What you should do:
List each line in the items below that contains the word "jacket", matching case exactly.

## BEGIN

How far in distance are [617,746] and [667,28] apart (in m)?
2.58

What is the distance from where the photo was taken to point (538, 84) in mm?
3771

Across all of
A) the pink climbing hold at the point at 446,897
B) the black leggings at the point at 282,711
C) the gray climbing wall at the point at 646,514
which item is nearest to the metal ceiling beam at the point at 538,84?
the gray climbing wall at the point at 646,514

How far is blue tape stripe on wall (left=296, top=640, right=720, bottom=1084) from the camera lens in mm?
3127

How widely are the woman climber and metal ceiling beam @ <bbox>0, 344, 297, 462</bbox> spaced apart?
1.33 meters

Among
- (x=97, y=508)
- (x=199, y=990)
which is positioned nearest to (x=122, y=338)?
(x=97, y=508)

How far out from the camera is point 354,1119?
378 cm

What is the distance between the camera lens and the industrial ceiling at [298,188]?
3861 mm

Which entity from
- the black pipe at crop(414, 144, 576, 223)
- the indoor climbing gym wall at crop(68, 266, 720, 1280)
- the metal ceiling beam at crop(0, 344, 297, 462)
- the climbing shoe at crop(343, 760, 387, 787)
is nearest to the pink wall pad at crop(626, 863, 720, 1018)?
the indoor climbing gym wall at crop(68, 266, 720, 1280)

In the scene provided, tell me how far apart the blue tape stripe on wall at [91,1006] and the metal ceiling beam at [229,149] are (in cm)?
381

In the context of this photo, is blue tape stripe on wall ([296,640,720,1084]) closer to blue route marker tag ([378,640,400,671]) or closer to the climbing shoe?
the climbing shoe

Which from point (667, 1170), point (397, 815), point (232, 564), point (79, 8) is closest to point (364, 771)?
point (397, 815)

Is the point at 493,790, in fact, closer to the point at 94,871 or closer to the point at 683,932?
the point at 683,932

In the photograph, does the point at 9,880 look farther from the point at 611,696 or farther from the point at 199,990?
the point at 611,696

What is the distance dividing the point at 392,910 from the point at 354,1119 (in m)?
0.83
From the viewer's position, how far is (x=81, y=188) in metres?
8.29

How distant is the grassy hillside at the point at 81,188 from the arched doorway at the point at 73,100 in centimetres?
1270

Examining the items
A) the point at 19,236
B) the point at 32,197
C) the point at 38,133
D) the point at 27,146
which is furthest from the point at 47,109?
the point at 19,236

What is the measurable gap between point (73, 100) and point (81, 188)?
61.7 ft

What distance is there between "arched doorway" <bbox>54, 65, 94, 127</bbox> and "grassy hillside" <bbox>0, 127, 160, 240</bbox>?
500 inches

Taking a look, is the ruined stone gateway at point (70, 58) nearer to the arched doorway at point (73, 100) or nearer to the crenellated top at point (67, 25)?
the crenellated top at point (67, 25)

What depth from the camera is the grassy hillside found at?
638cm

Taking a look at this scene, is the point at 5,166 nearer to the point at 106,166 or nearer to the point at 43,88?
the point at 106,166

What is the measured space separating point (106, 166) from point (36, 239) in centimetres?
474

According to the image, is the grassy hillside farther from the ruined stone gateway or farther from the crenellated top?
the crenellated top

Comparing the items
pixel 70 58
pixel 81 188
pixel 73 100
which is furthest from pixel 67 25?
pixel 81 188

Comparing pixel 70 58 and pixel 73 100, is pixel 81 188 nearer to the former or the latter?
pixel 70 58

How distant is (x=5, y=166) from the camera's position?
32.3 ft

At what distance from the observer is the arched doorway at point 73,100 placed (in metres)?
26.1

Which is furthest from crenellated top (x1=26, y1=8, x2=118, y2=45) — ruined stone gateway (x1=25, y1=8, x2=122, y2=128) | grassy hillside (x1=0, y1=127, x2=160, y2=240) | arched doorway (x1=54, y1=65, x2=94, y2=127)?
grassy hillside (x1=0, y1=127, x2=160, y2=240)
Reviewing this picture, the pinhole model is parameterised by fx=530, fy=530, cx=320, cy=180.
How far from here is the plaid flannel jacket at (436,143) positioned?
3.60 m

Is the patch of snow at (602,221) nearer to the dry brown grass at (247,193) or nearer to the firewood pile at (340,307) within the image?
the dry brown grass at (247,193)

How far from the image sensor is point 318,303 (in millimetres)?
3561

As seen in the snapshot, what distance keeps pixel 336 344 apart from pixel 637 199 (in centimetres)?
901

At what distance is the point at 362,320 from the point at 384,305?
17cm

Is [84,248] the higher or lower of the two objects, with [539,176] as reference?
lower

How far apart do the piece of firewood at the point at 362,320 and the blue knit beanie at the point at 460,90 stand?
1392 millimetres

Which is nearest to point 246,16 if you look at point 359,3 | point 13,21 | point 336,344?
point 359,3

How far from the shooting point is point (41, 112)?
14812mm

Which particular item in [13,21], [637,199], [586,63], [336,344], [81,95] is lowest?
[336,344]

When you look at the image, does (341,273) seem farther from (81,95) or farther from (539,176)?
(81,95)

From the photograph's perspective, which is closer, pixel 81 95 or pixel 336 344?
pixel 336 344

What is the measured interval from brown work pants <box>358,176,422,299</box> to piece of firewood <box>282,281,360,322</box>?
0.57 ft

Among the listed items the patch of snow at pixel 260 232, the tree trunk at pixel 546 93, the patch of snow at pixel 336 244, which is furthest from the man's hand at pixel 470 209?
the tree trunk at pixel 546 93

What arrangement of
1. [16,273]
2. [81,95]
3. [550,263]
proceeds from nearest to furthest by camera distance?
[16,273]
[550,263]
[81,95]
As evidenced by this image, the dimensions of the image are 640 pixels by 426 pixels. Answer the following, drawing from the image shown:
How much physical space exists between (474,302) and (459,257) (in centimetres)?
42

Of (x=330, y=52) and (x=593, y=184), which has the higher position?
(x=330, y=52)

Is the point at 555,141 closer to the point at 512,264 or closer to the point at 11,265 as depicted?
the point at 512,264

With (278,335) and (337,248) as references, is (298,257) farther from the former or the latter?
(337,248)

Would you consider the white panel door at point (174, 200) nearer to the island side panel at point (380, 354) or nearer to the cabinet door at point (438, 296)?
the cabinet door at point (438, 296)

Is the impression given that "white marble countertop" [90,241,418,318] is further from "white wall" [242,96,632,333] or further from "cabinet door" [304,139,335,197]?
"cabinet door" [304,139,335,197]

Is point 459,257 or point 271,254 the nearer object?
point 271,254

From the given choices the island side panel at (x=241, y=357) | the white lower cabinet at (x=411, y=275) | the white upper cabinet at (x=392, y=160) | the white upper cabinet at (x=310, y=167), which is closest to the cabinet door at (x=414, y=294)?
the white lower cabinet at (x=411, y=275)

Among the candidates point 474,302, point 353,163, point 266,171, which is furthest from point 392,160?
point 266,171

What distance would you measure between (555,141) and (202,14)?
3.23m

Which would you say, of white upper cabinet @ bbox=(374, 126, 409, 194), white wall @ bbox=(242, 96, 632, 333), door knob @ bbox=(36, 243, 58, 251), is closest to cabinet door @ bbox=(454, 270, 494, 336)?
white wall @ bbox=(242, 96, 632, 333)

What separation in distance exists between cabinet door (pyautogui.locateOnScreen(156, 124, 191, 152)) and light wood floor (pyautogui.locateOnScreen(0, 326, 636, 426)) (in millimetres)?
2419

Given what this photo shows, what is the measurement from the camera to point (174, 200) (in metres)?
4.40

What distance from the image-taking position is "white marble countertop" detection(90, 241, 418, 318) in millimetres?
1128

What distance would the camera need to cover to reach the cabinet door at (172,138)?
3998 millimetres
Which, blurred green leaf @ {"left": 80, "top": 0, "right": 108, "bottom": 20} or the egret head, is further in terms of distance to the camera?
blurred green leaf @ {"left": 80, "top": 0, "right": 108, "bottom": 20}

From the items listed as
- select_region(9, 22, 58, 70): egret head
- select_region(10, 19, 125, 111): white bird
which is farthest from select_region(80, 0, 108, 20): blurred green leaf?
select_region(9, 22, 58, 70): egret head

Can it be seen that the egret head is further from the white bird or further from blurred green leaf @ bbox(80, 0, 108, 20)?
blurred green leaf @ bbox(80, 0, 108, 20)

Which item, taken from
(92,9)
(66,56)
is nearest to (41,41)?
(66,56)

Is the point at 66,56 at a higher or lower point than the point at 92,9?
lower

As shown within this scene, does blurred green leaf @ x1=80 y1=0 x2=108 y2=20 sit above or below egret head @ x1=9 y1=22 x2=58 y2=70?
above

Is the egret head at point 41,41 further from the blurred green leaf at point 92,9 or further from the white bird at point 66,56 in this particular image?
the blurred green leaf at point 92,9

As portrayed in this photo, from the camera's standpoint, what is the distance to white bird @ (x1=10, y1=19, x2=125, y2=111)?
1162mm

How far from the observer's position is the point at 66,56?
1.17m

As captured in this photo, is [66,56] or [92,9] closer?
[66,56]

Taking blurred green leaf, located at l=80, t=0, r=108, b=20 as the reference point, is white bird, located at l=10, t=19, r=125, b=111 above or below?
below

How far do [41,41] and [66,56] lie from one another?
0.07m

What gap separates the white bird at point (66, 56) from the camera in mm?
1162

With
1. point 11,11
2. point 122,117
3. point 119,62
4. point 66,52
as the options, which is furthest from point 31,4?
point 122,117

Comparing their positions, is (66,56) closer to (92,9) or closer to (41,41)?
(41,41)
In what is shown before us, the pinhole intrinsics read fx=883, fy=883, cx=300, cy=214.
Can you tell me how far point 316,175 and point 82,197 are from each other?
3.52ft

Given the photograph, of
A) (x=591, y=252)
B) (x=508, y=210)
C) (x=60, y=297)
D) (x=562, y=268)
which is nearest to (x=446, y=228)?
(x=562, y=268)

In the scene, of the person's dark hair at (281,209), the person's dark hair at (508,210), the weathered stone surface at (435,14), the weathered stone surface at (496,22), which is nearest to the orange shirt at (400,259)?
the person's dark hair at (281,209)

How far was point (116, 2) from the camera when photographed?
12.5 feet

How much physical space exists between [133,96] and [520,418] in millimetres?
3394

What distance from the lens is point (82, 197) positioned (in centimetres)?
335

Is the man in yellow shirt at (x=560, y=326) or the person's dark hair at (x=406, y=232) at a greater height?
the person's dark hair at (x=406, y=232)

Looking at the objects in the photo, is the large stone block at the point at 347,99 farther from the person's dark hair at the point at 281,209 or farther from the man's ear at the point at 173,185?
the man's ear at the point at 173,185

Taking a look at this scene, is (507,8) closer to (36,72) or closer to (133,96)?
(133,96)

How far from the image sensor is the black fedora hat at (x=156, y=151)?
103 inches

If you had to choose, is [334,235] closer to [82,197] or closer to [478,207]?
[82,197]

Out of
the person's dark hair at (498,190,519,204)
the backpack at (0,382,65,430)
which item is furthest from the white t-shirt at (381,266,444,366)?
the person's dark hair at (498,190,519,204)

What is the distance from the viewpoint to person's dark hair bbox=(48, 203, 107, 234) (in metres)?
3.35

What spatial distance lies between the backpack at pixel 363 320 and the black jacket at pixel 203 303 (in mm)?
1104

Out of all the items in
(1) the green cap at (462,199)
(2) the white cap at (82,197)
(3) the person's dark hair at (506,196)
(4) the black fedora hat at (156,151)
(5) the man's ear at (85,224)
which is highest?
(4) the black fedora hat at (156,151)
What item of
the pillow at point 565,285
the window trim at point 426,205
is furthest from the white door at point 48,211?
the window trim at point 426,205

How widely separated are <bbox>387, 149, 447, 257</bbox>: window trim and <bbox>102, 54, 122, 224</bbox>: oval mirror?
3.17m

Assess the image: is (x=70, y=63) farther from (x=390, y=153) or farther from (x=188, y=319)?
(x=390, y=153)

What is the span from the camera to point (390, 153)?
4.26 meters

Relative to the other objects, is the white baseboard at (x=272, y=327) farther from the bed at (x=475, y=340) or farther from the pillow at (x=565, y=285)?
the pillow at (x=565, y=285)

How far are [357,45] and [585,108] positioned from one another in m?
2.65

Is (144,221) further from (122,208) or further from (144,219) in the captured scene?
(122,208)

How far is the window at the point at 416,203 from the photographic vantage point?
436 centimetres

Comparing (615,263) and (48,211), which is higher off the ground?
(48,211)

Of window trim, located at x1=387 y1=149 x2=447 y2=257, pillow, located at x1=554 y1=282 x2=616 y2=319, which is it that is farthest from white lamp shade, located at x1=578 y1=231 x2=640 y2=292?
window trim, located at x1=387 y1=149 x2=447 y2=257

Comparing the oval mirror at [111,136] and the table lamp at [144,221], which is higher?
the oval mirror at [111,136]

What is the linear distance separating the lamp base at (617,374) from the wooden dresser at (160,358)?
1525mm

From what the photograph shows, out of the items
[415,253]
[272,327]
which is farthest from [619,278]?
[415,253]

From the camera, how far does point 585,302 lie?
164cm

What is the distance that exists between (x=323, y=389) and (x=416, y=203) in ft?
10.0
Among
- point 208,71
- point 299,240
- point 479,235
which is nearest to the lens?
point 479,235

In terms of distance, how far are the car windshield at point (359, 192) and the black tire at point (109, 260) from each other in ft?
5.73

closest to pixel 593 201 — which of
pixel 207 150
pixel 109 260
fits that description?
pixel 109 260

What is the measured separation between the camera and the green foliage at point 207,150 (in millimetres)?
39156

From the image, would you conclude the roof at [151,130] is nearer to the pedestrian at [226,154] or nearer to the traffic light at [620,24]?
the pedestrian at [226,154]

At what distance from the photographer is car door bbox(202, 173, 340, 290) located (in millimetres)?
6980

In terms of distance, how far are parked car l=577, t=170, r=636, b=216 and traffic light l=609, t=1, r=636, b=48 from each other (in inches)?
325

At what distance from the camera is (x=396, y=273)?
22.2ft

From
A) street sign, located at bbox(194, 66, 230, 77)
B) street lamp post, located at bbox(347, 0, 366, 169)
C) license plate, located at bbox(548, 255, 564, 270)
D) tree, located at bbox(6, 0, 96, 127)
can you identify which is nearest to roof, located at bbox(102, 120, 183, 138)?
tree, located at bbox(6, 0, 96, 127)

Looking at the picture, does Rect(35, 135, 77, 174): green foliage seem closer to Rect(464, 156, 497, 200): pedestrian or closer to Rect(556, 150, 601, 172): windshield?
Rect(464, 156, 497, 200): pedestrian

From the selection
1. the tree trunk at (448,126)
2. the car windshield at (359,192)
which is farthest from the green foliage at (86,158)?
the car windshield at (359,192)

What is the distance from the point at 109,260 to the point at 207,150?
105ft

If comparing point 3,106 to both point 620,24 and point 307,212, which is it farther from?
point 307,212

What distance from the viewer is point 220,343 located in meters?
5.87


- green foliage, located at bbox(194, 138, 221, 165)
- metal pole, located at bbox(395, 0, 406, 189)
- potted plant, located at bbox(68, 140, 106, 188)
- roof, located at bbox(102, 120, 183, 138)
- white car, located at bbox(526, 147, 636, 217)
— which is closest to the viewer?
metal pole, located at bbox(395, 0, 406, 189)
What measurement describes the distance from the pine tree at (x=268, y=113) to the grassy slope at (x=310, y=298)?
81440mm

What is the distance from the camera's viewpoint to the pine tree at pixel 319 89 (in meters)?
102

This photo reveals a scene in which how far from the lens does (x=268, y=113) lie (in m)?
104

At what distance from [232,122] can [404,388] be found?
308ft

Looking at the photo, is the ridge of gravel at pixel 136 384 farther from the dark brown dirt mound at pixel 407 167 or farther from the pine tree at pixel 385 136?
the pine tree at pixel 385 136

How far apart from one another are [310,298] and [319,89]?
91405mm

## END

Answer to this problem:
How far from here is the plaid flannel jacket at (436,143) positioned?
What spatial distance lies between the backpack at pixel 363 320 and the black jacket at pixel 203 303 (in mm)?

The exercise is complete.